22. There is no doubt that since State (McCormack) a number of decisions of the DPP have come before the courts by way of challenge, and indeed some have been successful – for example, Eviston and Murphy. But what is noticeable about those cases, including State (McCormack), whether successful or not, is that the applicant for judicial review enjoyed some legal right, be it statutory or constitutional, which was affected in some way by the impugned decision, and insofar as it may have been decided that reasons should be given, it was in furtherance of the entitlement to challenge the decision made affecting that right. By way of example, in Murphy, the decision removed what was otherwise the applicant’s right to a trial by jury. In State (McCormack) it was a potential entitlement pursuant to statute to be tried in this State rather than in Northern Ireland. In Mallak the applicant was entitled to apply for a certificate of naturalisation under s. 15 of the Irish Nationality and Citizenship Act 1956 (as amended), and upon refusal, to reapply. He was found to be entitled to the reasons for the refusal of his first such application so that he could usefully make a second application. But, in the present case one must look at the appellant’s complaint as to the adequacy reasons given for the decision not to prosecute, in the context where, as he conceded, and as is clearly the case, he has no right, be it statutory, constitutional or otherwise, to be prosecuted for an offence here, even where he offers a plea of guilty. There is simply no such right known to the law. It has always been thus, as is stated by Finlay C.J. in State (McCormack) when he stated: “the constitutional right of access to the courts is a right to initiate litigation, not a right to compel suit or prosecution”. The fact that the DPP is responsible for deciding whether or not to prosecute an offence, and the fact that s. 15 prohibits surrender as provided therein, does not create a right in favour of somebody such as the applicant whose extradition is sought to be prosecuted here for the offence for which that extradition is sought.
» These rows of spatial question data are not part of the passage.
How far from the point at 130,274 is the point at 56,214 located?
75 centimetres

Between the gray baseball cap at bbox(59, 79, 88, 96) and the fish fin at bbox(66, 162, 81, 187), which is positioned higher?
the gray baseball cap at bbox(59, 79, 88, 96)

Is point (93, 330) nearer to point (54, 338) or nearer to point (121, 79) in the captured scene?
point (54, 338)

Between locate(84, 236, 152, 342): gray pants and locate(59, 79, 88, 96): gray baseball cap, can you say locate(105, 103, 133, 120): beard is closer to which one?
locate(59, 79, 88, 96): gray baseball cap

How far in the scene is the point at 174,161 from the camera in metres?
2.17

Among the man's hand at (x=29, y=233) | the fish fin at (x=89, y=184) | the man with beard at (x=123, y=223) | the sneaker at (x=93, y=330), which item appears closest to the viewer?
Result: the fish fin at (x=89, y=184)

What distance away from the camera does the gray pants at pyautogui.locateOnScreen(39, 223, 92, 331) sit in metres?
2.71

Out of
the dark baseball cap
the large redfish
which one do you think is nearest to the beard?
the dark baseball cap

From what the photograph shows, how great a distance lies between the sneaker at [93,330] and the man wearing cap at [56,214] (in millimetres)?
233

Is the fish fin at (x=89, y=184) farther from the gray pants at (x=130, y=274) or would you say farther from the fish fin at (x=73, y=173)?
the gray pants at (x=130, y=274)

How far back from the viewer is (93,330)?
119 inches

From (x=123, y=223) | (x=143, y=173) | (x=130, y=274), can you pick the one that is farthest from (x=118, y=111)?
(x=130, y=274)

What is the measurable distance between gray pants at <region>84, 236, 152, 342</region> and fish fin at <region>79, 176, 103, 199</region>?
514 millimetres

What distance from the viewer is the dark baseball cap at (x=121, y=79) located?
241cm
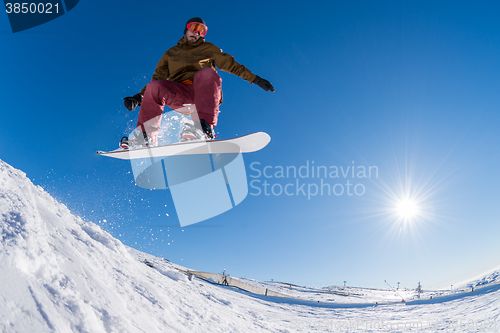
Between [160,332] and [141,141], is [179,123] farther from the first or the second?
[160,332]

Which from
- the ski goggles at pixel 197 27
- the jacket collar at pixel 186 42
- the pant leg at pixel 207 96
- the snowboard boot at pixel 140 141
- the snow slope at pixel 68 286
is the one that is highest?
the ski goggles at pixel 197 27

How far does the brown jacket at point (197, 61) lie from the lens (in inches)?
172

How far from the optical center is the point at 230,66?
14.4 ft

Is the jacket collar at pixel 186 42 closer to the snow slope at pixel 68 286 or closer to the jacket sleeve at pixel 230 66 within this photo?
the jacket sleeve at pixel 230 66

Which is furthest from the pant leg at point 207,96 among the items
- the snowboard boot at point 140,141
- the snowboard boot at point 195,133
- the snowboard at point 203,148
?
the snowboard boot at point 140,141

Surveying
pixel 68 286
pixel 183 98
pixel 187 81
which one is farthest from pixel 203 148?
pixel 68 286

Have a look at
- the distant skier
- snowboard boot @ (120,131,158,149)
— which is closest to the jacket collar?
the distant skier

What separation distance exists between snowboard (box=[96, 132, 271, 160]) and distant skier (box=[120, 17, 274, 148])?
206mm

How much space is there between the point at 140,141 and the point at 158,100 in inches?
32.1

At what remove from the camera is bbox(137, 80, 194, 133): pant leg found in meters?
4.22

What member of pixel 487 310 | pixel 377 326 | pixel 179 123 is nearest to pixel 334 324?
pixel 377 326

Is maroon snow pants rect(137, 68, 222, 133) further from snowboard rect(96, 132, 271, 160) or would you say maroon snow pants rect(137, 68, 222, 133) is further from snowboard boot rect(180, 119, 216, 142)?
snowboard rect(96, 132, 271, 160)

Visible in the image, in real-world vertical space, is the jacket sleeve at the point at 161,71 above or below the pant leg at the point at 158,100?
above

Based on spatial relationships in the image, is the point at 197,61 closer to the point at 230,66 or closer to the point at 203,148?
the point at 230,66
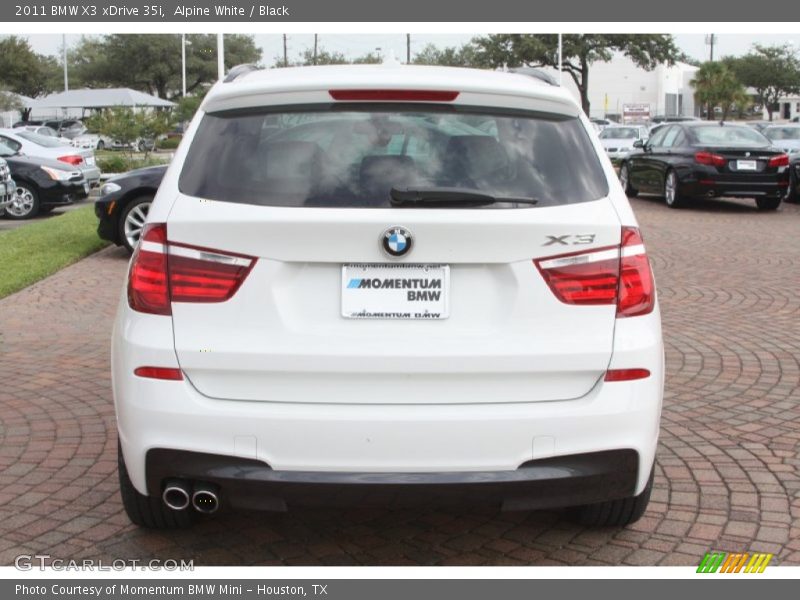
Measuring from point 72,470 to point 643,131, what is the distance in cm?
3729

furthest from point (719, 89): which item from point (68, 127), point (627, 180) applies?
point (627, 180)

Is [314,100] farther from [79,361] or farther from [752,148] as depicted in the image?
[752,148]

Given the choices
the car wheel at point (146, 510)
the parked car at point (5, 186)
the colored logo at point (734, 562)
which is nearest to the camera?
the colored logo at point (734, 562)

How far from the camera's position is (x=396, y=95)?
3.62 meters

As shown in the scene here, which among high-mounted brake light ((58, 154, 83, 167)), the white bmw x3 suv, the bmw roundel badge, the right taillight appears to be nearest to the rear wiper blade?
the white bmw x3 suv

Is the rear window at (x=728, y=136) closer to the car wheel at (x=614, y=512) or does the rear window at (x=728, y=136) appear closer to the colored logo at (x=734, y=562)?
the car wheel at (x=614, y=512)

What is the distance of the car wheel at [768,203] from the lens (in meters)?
18.3

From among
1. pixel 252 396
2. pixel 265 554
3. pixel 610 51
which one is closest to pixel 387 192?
pixel 252 396

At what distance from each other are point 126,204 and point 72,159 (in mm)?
8910

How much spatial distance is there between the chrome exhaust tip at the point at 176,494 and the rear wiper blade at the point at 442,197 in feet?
3.84

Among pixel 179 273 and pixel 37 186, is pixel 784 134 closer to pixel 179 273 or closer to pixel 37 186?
pixel 37 186

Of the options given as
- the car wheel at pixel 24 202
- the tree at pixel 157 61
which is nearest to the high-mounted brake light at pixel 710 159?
the car wheel at pixel 24 202

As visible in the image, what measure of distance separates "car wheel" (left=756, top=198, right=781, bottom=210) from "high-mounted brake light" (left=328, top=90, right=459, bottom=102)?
52.2 ft

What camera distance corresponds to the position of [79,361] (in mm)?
7195
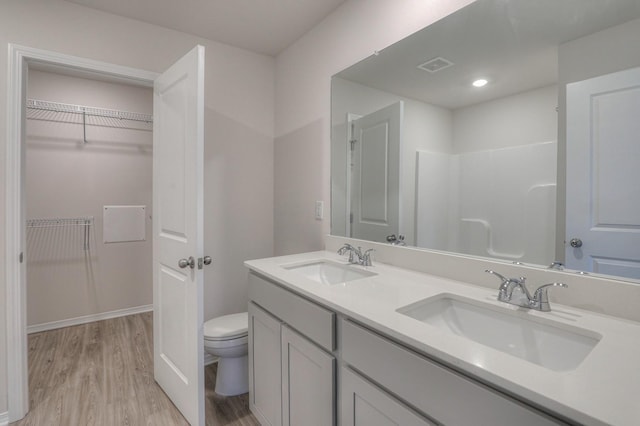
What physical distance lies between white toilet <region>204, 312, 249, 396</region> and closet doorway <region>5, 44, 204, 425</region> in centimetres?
18

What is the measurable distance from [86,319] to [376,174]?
3279mm

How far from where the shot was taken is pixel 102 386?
207 cm

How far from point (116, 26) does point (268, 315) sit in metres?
2.08

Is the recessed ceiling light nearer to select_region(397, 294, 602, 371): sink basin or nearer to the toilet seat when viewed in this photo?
select_region(397, 294, 602, 371): sink basin

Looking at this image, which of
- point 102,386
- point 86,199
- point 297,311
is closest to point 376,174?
point 297,311

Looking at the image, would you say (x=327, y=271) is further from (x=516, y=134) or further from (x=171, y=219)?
(x=516, y=134)

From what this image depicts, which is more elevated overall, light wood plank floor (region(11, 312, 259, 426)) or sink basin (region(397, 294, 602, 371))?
sink basin (region(397, 294, 602, 371))

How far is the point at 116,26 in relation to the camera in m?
2.01

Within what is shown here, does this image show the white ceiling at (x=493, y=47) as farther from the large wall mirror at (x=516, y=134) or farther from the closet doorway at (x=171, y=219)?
the closet doorway at (x=171, y=219)

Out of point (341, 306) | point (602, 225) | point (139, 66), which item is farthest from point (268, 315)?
point (139, 66)

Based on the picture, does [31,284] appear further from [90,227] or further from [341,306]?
[341,306]

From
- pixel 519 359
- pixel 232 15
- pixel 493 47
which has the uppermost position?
pixel 232 15

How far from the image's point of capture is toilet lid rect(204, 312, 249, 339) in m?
1.88

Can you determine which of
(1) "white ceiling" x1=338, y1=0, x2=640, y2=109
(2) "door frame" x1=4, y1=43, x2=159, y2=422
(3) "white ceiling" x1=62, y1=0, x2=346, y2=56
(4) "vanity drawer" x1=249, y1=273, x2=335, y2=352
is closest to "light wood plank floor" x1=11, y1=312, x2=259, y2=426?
(2) "door frame" x1=4, y1=43, x2=159, y2=422
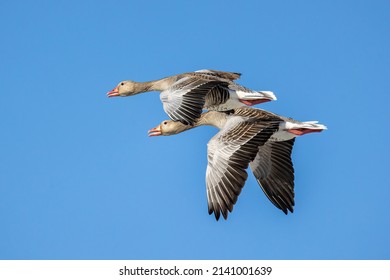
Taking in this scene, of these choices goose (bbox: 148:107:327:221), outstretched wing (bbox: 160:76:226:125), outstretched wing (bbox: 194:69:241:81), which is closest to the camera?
goose (bbox: 148:107:327:221)

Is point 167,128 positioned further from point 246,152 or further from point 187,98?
point 246,152

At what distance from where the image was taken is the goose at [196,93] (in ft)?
56.7

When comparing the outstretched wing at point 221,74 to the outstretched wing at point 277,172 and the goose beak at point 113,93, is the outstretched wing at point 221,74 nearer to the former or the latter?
the outstretched wing at point 277,172

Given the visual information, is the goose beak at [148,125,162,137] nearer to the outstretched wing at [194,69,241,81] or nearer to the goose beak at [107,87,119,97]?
the outstretched wing at [194,69,241,81]

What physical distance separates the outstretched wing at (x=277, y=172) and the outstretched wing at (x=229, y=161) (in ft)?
7.60

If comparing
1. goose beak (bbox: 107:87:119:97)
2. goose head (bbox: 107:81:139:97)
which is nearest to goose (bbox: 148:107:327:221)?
goose head (bbox: 107:81:139:97)

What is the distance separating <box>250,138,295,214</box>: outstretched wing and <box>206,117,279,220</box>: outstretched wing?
7.60 feet

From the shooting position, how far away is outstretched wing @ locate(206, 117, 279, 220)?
15328mm

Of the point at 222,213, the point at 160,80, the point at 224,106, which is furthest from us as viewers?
the point at 160,80

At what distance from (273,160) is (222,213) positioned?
14.6 feet

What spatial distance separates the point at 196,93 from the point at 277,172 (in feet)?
9.67
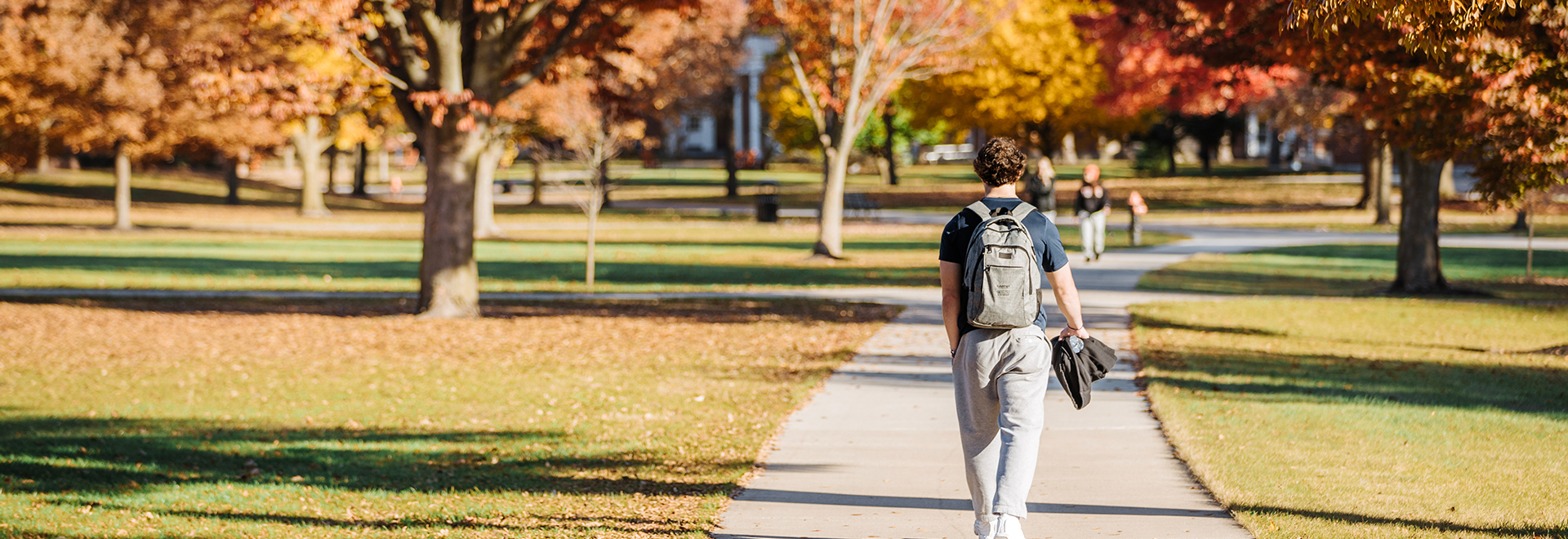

23. The decision not to prosecute the appellant affects no recognised right in law. In my view it follows that he has no free-standing right to be given the reasons for the decision not to prosecute. The right to reasons must relate back to the type of decision under scrutiny and to some right actually engaged. If he has no right even to request what he is requesting, he has no right to reasons why his request is refused. This is clear from the authorities to which the Court was referred both in the High Court and on this appeal, and is encapsulated in the short passage already quoted above from Clarke J.’s judgment in Rawson. None of the well-known authorities which have been relied upon by the appellant even suggest that a decision made which affects no right to which a person has an entitlement must be explained by the giving of reasons for it.

24. The appellant submitted that even though no right is affected, there nevertheless is an obligation to give reasons for the decision, and pointed to the decision in Mallak as an example where reasons were required to be given, even though the applicant had no entitlement to citizenship. However, in my view that submission is misplaced and overlooks the fact that a person in the position of Mr. Mallak had the right to make an application for a certificate of naturalisation, and to renew that application in the event of a refusal. It was his right to make that application for a certificate and to renew his application which was the right engaged in that case, and not any purported right to citizenship itself. In my view that case is distinguishable from the present case where there is no right to be prosecuted.

25. The Court has also had the benefit of submissions by Counsel for the Amicus Curiae for which it is grateful, and which have been fully considered. But for these reasons stated, I am satisfied that the trial judge was correct to refuse to grant reliefs by way of judicial review, and that this appeal should be dismissed.